In theory quantum tunnelling applies to all objects and all barriers, but once objects get much larger than a few atoms the chances of tunnelling get very small. Since humans are trillions of times bigger than atoms, the chances of us tunnelling through barriers are vanishingly small.


Not long after Schrodinger developed his famous equation in the 1920s, Paul Dirac made a more accurate version that included the recently discovered principles of relativity. Dirac’s version of Schrodinger’s equation predicted the existence of particles that were a mirror image of electrons, and that if one of these particles and an electron were to come into contact they would destroy each other.

 At the time physicists thought this proved there was something wrong with Dirac’s equation, but in 1932 Carl Anderson discovered these ‘anti-electrons’ in experiments with ‘cosmic rays’- high energy photons that arrive at the earth from the Sun.

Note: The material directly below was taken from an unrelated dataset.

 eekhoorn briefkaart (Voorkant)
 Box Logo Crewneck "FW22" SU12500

Since then, quantum theory has developed to suggest that every type of particle has a corresponding anti-particle, and physicists have managed to combine anti-electrons with anti-protons and anti-neutrons to form anti-atoms of anti-elements. It seems that the particles of anti-matter behave in exactly the same way as ordinary matter, except that matter and anti-matter annihilate each other.

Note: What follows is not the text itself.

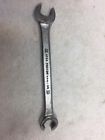 3753 Proto Open End Flare Nut Wrench Satin Finish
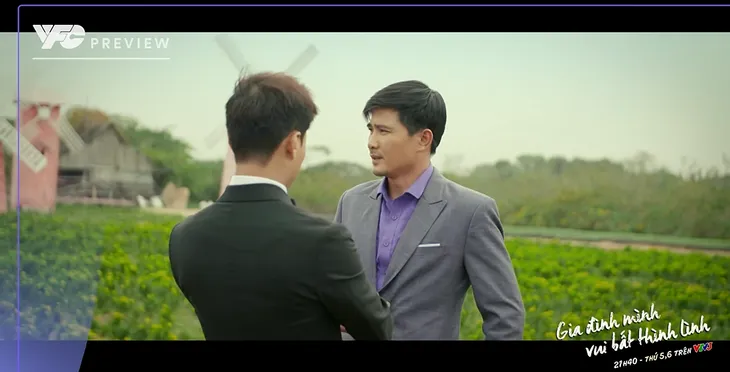 Gia đình mình vui bất thình lình - Tập 8: Bốn người đàn ông choáng với độ xinh đẹp của vợ - Ảnh 3. Gia đình mình vui bất thình lình - Tập 8: Bốn người đàn ông choáng với độ xinh đẹp của vợ - Ảnh 3.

When a particle and an anti-particle interact, they vanish, and their mass is converted into pure energy (in the form of very energetic photons). The exchange rate between mass and energy is huge- about a hundred thousand million million- so when even a tiny amount of mass is destroyed a huge amount of energy is released.

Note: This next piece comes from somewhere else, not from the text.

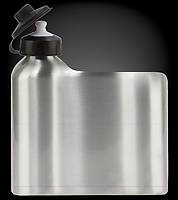 Aluminium Trinkflasche 500ml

One of the many big mysteries in physics is why the universe seems to be made almost entirely of matter, with hardly any anti-matter.

The Uncertainty Principle

The Uncertainty Principle was first identified by a physicist called Heisenberg in the 1920s. It is a fundamental consequence of quantum theory which means that a particle's physical properties are never all fixed at the same time. If you measure one of them precisely you will just make another of them more uncertain.

To understand this, remember that pure energy waves, which have an exact energy associated with them, are very spread out in space. This means that when a particle has an exact energy, its wave is one of the spread-out pure energy waves, which means that the particle could be anywhere within the spread-out wave.

Since a particle can be anywhere within its wave, for a particle to have a clear position, its wave must be a tall narrow ripple. The taller and narrower the single ripple becomes, the more precise is the particle's position.

You can make a tall narrow wave by combining portions of pure energy waves with different energies, but you need lots of them. In fact the more energy waves you add to the recipe, the narrower the ripple you can make with them. But that means you have no idea what energy the particle has when it has a narrow wave, because its narrow wave is made up of lots and lots and lots of small parts of different energy waves, each with a different energy.

The example we've just worked through explains why a particle can't have a well-defined energy and a well-defined position - it can have one or the other. The uncertainty principle applies to other combinations of physical properties too. In the language of quantum theory, when two properties can't be precisely held by a particle at the same time, they are said to 'not commute'.